とはいえ、この人数の少なさは、元々の志望者が、この学校が不人気で倍率が低いというわけではない。
寧ろ、この都市でも古い歴史を持つ名門校として人気は非常に高く、倍率も馬鹿みたいに高かった。平均倍率は常に20倍を超す。
が、それに比べて何故入学者が少ないかと言うと、この学校の途中入学の為の試験が激がつくほど難しいためである。
試験は主に面接、実技試験、筆記試験の3つだが、その難易度は凄まじいものがあった。
そのため、募集人数を多くしても試験に突破出来ずに落ちる者が続出し、結果として入る人数が少なくなってしまうのである。

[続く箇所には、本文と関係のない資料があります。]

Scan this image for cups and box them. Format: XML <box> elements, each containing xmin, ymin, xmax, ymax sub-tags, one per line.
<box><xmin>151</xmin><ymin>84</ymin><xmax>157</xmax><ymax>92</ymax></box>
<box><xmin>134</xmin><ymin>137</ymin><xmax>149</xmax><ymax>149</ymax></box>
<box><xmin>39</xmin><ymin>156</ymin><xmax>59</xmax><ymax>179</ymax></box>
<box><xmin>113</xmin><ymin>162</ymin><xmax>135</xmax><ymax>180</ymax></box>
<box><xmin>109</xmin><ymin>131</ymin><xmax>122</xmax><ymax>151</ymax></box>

しかし、今年の中等科は例年に見ない3割という外部からの入学者が出たと言うことで、それほどの優秀揃いが?!などと、
色々な意味で騒ぎとなっているらしい。
但し、話ではこの特別クラスに入る予定の外部入学者はいないそうだが。
「可愛い子が居たらぜひとも特別クラスに入ってほしいのに」
頬を膨らませて呟く蒼麗に、クラスメイト達が苦笑する。
蒼麗よ、それは正に親父発言だ。だが、敢えて誰も声に発しては言わなかった。
「まあ、それはそれで嬉しいけど……でも、他のクラスならばまだしも、この特別クラスに途中から入ってくる人は殆どいないと思うよ」
キランと光る分厚い眼鏡を軽く動かしながら、このクラスの委員長たる少年が穏やかに述べた。
「う〜ん、それはそうだけど……」
確かに、委員長の言うとおりだ。この特別クラスに途中から入学するような者は滅多にいないだろう。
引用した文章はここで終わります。